Conclusion and Next Steps
Decision: Hold
Rationale: The evidence base for cholic acid in HIV infectious disease consists entirely of in vitro and review literature from the 1980s–1990s, with no clinical trials and a critical 2006 finding demonstrating that structurally related derivatives can paradoxically enhance HIV replication.
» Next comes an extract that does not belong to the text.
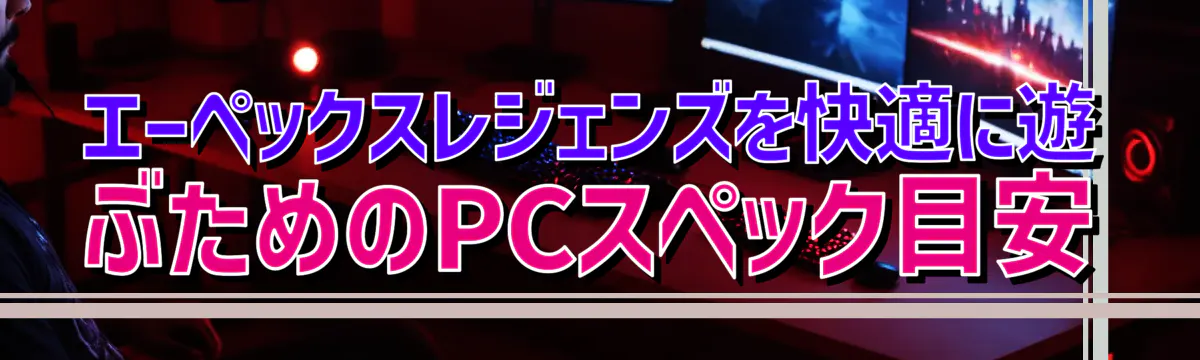 エーペックスレジェンズを快適に遊ぶためのPCスペック目安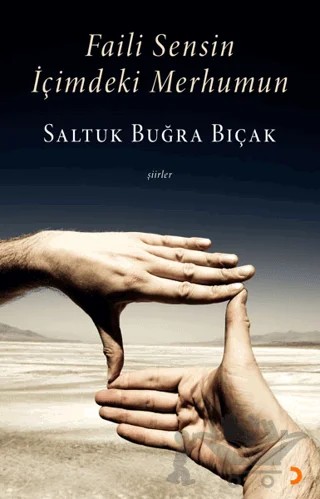 Faili Sensin İçimdeki Merhumun – Saltuk Buğra Bıçak – Cinius Yayınları kitap kapağı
The conceptual leap from topical/ex vivo antiviral surfactant activity to clinically meaningful systemic HIV therapy has never been tested, and the contradictory mechanistic signals disqualify this from further priority development.
To proceed, the following would be needed:
- Resolution of the contradictory syncytia-induction finding (PMID 16610808): determine whether unmodified cholic acid at physiologically achievable concentrations is inhibitory or permissive for HIV replication
- MOA data from DrugBank (Data Gap DG002) to identify any plausible systemic antiviral pathway
- Dose-response in vitro studies with unmodified cholic acid under physiologically relevant conditions and against clinically relevant HIV strains
- Assessment of whether any systemically achievable plasma concentration of cholic acid could exert antiviral effects without hepatotoxicity
- Priority consideration: The Rank 5 prediction — Vitamin Deficiency Disorder / BASD (L3 evidence, “Proceed with Guardrails”) — carries a well-established mechanism, existing regulatory approvals (Cholbam/Orphacol), and multiple observational cohort studies, and represents a far stronger repurposing opportunity for this drug in markets where it is currently unapproved
Disclaimer
This content is for research purposes only and does not constitute medical advice. Clinical validation is required before any clinical application.